Tengo fama de que hablo hasta durmiendo. No puedo corroborarlo, porque cuando plancho la oreja, suelo desconectar totalmente. Pero vamos, que dicen que soy una habladora profesional. Cuando era pequeña y me daban el boletín de notas, siempre estaba esa coletilla: es muy habladora. Y con esa etiqueta he ido moviéndome por la vida.
Ha sido en la madurez (ejem) cuando me he dado cuenta de que puede que sí, que me guste hablar, pero también me gusta muchísimo el silencio. No, corrijo, no es que me guste, es que lo necesito.

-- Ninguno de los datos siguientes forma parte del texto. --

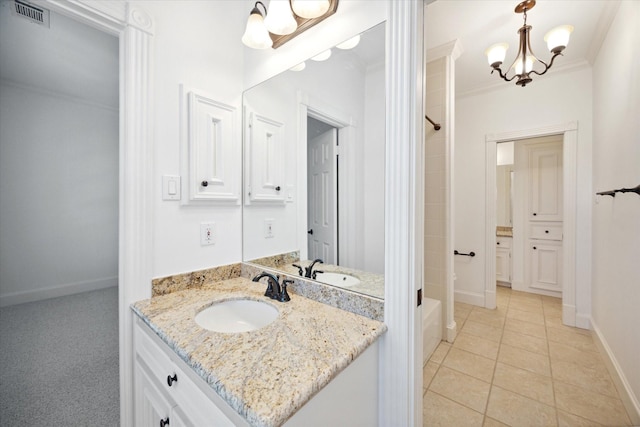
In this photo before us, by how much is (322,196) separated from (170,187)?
811 millimetres

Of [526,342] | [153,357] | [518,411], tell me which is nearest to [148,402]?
[153,357]

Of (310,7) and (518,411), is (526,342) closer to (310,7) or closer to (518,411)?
(518,411)

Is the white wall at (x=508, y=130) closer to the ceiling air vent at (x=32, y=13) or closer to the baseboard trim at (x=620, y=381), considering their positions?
the baseboard trim at (x=620, y=381)

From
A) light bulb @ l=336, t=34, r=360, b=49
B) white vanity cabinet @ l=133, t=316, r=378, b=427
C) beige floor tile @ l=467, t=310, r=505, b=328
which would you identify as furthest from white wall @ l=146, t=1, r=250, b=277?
beige floor tile @ l=467, t=310, r=505, b=328

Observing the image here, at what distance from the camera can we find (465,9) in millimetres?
1888

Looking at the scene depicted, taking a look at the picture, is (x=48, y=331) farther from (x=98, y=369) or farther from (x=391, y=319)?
(x=391, y=319)

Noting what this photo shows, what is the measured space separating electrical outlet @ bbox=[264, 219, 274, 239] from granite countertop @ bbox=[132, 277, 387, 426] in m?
0.46

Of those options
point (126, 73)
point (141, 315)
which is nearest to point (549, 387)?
point (141, 315)

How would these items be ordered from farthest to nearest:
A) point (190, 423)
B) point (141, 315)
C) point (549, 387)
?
point (549, 387), point (141, 315), point (190, 423)

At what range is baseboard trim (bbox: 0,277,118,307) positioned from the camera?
116 inches

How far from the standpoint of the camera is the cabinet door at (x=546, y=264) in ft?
11.2

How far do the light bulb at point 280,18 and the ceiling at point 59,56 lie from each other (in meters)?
1.83

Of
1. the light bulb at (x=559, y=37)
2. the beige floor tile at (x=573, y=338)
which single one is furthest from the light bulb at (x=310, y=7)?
the beige floor tile at (x=573, y=338)

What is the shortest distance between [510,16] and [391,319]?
8.34 feet
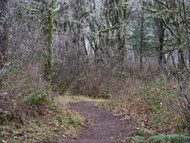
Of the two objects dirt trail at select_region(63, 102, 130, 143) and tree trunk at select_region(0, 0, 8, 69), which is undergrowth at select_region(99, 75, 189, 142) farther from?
→ tree trunk at select_region(0, 0, 8, 69)

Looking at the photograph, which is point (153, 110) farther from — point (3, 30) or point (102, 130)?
point (3, 30)

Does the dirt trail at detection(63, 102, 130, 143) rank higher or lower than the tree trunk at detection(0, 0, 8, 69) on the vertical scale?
lower

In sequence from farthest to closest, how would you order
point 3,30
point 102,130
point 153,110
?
1. point 153,110
2. point 102,130
3. point 3,30

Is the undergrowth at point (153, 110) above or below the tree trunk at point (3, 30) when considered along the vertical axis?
below

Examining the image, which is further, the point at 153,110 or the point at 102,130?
the point at 153,110

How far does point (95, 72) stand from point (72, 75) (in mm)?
2112

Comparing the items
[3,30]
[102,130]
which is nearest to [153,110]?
[102,130]

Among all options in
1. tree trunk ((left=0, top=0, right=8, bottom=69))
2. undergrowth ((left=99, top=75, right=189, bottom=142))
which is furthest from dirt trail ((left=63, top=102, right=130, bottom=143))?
tree trunk ((left=0, top=0, right=8, bottom=69))

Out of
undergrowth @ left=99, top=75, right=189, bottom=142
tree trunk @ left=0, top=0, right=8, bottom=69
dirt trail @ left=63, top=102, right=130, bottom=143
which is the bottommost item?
dirt trail @ left=63, top=102, right=130, bottom=143

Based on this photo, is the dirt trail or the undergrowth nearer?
the undergrowth

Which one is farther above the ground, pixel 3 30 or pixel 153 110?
pixel 3 30

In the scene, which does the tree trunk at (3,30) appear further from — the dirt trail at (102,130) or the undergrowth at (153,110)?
the undergrowth at (153,110)

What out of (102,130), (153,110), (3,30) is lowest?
(102,130)

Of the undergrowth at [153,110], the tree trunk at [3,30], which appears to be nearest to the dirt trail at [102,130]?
the undergrowth at [153,110]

Dice mi hermana pequeña que una vez se fue a verme a Gran Canaria. Cuando llegó la mañana, se despertó y, sobre la marcha, empezó a contarme cuanta cosa creyó conveniente. Dice que le dije: «Iris, hasta que me tome el café, silencio». Debió impactarle porque era chica y aún lo recuerda. Dice que según se me terminó el café tenía la cara como distinta, y que le dije: «ahora, ya me puedes hablar». En ese momento le parecí la viva representación de todos esos chistes del café primero. Pero la cosa no iba por ahí.
Cuando estudiaba en la Universidad, compartía piso con mi hermano. Cada día nos levantábamos más o menos a la vez. Cada uno se aseaba y se alistaba para salir. Antes, desayunábamos uno frente al otro. Estudiábamos lo mismo, así que íbamos juntos. Salíamos del piso, nos metíamos en el coche y no era hasta cuando empezábamos a entrar en el Campus, que uno de los dos decía algo así como: «parece que hoy va a haber menos frío».

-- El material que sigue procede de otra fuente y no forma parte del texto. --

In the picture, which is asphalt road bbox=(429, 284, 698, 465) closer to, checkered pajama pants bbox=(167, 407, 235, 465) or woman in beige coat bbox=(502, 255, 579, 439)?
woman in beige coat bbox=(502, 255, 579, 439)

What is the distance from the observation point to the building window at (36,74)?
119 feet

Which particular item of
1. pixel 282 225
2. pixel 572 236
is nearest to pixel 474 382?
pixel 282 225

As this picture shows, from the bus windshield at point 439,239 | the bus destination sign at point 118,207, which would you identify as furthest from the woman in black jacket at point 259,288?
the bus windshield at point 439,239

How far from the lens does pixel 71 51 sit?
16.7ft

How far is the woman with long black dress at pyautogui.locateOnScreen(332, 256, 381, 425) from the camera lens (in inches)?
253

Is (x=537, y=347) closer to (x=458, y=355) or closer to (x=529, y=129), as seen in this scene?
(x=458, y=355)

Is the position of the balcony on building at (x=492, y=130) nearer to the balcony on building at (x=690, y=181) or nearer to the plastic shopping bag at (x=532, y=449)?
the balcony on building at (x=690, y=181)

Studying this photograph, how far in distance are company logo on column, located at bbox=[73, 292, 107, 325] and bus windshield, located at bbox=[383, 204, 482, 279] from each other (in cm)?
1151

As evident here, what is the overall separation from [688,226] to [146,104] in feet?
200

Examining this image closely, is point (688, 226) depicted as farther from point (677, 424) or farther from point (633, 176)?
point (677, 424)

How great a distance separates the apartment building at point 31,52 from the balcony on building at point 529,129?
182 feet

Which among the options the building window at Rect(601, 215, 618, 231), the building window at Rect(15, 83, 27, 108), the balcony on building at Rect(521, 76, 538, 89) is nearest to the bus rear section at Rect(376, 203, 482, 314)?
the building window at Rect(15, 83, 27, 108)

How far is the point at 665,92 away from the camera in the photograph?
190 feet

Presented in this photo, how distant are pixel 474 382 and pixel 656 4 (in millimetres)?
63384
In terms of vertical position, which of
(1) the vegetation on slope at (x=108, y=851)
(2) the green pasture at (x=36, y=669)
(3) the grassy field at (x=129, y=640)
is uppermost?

Todo lo anterior lo hacíamos en el más absoluto silencio. Y todo estaba bien. Necesitábamos aquel silencio para despertarnos. Ni estábamos enfadados, ni tomábamos café en el desayuno.
Un día contándole esto a mi padre, me compartió un recuerdo de sus abuelos. Su abuela Maximina y su abuelo Rafael vivían en El Cotillo. En aquel tiempo se cocinaba con leña y cada día tenían que ir a buscarla. Y con unos cuantos niños que alimentar, se precisaba de un fuego constante. El sitio no les quedaba muy a la mano e iban los dos juntos cada día a buscarla. Parece que el trabajo les llevaba un par de horas de caminata, de ida y vuelta. Caminaban, llegaban al sitio, recogían la madera, cada uno se hacía con su jase de leña, se lo cargaban a la espalda y emprendían el camino de vuelta. Pues, el matrimonio era famoso porque hacían todo ese trabajo sin dirigirse la palabra. Cero conversación. Cada uno iba sumido en sus propios pensamientos. Todo el mundo achacaba aquel comportamiento a que eran así, como un poco brutos. Cuando mi padre me lo contó, le encontré toda la lógica del mundo y además me reconocí totalmente en ese silencio. No es brutalidad, es necesidad para la supervivencia. Estoy convencida de que pensaban como yo: primero aislarse del ruido y luego dejar de generarlo. Mis bisabuelos se parecían mucho a mí o yo a ellos. Puede que tal vez, este sea otro de esos rasgos que forman parte de mi comportamiento y que no es casual, igual que, supongo que hizo mi abuelo Silvestre con la escritura, hicieron mis bisabuelos con el silencio y me lo traspasaron en el ADN. Y sigo pensando que nada tiene que ver con ser bruto, tiene mucho más que ver con sobrevivir.
Con el tiempo me he dado cuenta de que hay tantísimo ruido a nuestro alrededor que necesitamos mucho más silencio para seguir funcionando bien. Cuando hay silencio, tus pensamientos se ordenan, son claros y te van diciendo hacia donde tienes que ir. En silencio no puedes negar lo que sientes, ni tampoco lo que realmente estás pensando. Porque cuando hay silencio, lo que queda es la verdad. En el silencio solo quedas tú. Ahí es donde te encuentras.